How to complete this task -> Exact copies of all the lines below are required.

Given records ->

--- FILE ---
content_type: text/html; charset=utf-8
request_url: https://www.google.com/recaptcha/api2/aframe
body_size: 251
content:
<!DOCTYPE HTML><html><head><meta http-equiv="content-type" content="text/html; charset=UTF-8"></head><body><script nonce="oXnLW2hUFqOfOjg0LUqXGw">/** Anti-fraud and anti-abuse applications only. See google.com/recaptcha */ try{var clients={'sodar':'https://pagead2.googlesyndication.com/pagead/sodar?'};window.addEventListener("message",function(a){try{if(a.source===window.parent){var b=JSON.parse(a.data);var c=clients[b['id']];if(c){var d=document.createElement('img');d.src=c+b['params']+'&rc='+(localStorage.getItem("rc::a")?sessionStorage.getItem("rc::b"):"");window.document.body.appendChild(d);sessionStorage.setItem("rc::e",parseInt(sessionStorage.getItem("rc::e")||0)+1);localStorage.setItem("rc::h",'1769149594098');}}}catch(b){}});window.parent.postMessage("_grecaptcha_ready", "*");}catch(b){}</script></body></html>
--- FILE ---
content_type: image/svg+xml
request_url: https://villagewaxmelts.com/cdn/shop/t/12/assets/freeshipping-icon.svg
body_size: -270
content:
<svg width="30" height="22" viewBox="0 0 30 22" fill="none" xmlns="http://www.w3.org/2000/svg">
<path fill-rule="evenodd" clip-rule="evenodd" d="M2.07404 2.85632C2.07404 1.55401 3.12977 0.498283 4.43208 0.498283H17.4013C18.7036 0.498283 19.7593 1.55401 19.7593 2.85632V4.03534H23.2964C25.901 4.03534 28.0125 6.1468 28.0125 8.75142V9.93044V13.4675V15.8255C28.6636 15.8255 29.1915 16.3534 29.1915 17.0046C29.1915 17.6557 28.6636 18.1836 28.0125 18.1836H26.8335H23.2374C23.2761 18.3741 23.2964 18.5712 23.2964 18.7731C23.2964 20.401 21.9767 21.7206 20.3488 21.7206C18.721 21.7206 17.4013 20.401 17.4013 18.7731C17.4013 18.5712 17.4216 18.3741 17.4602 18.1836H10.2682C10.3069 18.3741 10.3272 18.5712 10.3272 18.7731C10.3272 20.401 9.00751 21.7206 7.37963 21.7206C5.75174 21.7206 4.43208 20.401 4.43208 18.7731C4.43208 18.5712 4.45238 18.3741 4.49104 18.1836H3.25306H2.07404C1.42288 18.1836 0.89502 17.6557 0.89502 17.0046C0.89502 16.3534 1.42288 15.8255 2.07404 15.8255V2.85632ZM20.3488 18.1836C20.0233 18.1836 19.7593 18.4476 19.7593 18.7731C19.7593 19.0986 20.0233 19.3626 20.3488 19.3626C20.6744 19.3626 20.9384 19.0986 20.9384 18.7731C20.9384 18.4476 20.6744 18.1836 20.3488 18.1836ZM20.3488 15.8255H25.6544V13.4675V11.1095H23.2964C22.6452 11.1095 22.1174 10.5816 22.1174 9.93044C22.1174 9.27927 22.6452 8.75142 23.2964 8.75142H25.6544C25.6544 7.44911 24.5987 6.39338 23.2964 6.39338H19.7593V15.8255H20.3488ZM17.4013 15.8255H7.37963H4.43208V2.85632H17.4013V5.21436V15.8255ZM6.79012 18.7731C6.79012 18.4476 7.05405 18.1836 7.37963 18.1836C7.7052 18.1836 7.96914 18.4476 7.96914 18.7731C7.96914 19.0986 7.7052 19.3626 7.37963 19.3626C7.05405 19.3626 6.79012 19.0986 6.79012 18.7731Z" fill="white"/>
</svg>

Finished task ->
--- FILE ---
content_type: text/html; charset=utf-8
request_url: https://www.google.com/recaptcha/api2/aframe
body_size: 251
content:
<!DOCTYPE HTML><html><head><meta http-equiv="content-type" content="text/html; charset=UTF-8"></head><body><script nonce="oXnLW2hUFqOfOjg0LUqXGw">/** Anti-fraud and anti-abuse applications only. See google.com/recaptcha */ try{var clients={'sodar':'https://pagead2.googlesyndication.com/pagead/sodar?'};window.addEventListener("message",function(a){try{if(a.source===window.parent){var b=JSON.parse(a.data);var c=clients[b['id']];if(c){var d=document.createElement('img');d.src=c+b['params']+'&rc='+(localStorage.getItem("rc::a")?sessionStorage.getItem("rc::b"):"");window.document.body.appendChild(d);sessionStorage.setItem("rc::e",parseInt(sessionStorage.getItem("rc::e")||0)+1);localStorage.setItem("rc::h",'1769149594098');}}}catch(b){}});window.parent.postMessage("_grecaptcha_ready", "*");}catch(b){}</script></body></html>
--- FILE ---
content_type: image/svg+xml
request_url: https://villagewaxmelts.com/cdn/shop/t/12/assets/freeshipping-icon.svg
body_size: -270
content:
<svg width="30" height="22" viewBox="0 0 30 22" fill="none" xmlns="http://www.w3.org/2000/svg">
<path fill-rule="evenodd" clip-rule="evenodd" d="M2.07404 2.85632C2.07404 1.55401 3.12977 0.498283 4.43208 0.498283H17.4013C18.7036 0.498283 19.7593 1.55401 19.7593 2.85632V4.03534H23.2964C25.901 4.03534 28.0125 6.1468 28.0125 8.75142V9.93044V13.4675V15.8255C28.6636 15.8255 29.1915 16.3534 29.1915 17.0046C29.1915 17.6557 28.6636 18.1836 28.0125 18.1836H26.8335H23.2374C23.2761 18.3741 23.2964 18.5712 23.2964 18.7731C23.2964 20.401 21.9767 21.7206 20.3488 21.7206C18.721 21.7206 17.4013 20.401 17.4013 18.7731C17.4013 18.5712 17.4216 18.3741 17.4602 18.1836H10.2682C10.3069 18.3741 10.3272 18.5712 10.3272 18.7731C10.3272 20.401 9.00751 21.7206 7.37963 21.7206C5.75174 21.7206 4.43208 20.401 4.43208 18.7731C4.43208 18.5712 4.45238 18.3741 4.49104 18.1836H3.25306H2.07404C1.42288 18.1836 0.89502 17.6557 0.89502 17.0046C0.89502 16.3534 1.42288 15.8255 2.07404 15.8255V2.85632ZM20.3488 18.1836C20.0233 18.1836 19.7593 18.4476 19.7593 18.7731C19.7593 19.0986 20.0233 19.3626 20.3488 19.3626C20.6744 19.3626 20.9384 19.0986 20.9384 18.7731C20.9384 18.4476 20.6744 18.1836 20.3488 18.1836ZM20.3488 15.8255H25.6544V13.4675V11.1095H23.2964C22.6452 11.1095 22.1174 10.5816 22.1174 9.93044C22.1174 9.27927 22.6452 8.75142 23.2964 8.75142H25.6544C25.6544 7.44911 24.5987 6.39338 23.2964 6.39338H19.7593V15.8255H20.3488ZM17.4013 15.8255H7.37963H4.43208V2.85632H17.4013V5.21436V15.8255ZM6.79012 18.7731C6.79012 18.4476 7.05405 18.1836 7.37963 18.1836C7.7052 18.1836 7.96914 18.4476 7.96914 18.7731C7.96914 19.0986 7.7052 19.3626 7.37963 19.3626C7.05405 19.3626 6.79012 19.0986 6.79012 18.7731Z" fill="white"/>
</svg>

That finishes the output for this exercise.